TDT4255/theory2.org

* Question 0 - Testing hazards
  This question is mandatory, but rewards no points (not directly at least).

  The tests found in the testing framework are useful for testing a fully working processor, however it
  leaves much to be desired for when you actually want to design one from whole cloth.

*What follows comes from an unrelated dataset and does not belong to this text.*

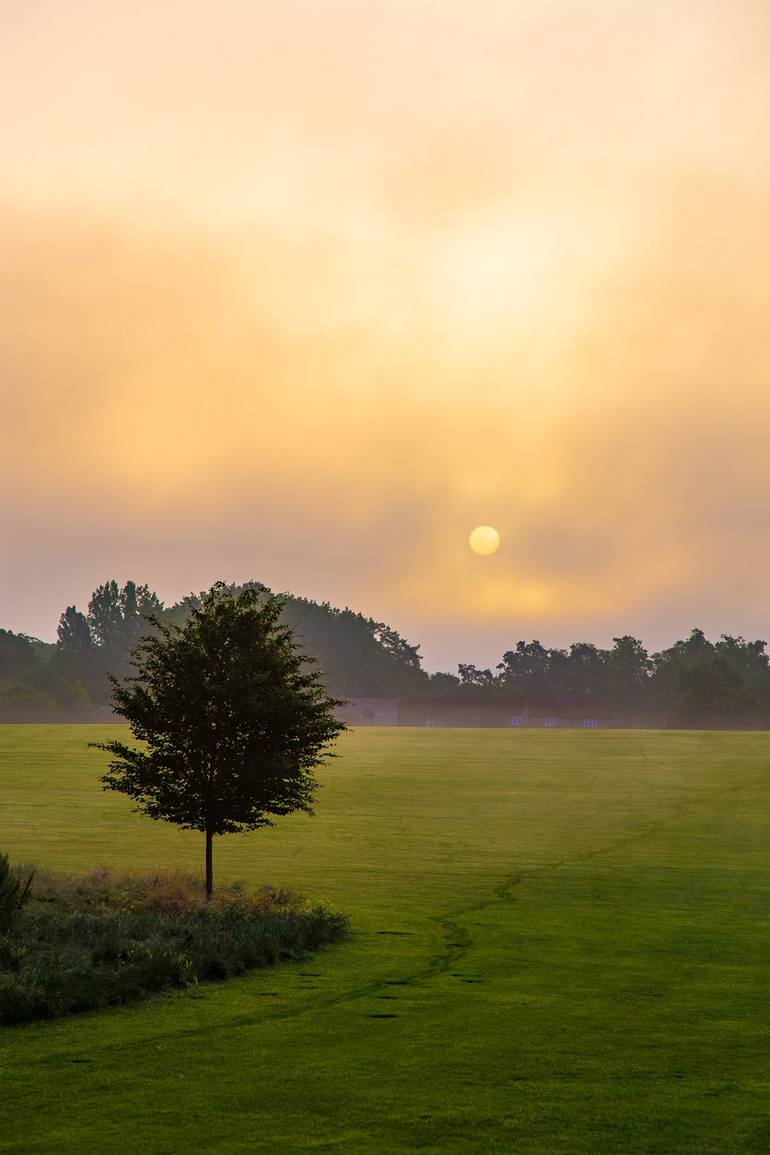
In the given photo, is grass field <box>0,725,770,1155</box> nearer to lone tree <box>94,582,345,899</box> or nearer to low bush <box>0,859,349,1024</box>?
low bush <box>0,859,349,1024</box>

  To rectify this, you should write some tests of your own that should serve as a minimal case for various
  hazards that you will encounter. You do not need to deliver anything here, but I expect you to have
  these tests if you ask me for help debugging your design during lab hours.
  (You can of course come to lab hours if you're having trouble writing these tests)


** Forwarding
   The tests in forward1.s and forward2.s are automatically generated, long, and non-specific,
   thus not very suited for debugging.

   You should write one (or more) test(s) that systematically expose your processor to dependency
   hazards, including instructions that:
   + Needs forwarding from MEM and WB (i.e dependencies with NOPs between them).
   + Exposes results that should *not* be forwarded due to regWrite being false.
   + Writes and reads to/from the zero register.


** Load freezes
   Loads freezes are tricky since they have an interaction with the forwarding unit, often causing
   bugs that appear with low frequency in the supplied test programs.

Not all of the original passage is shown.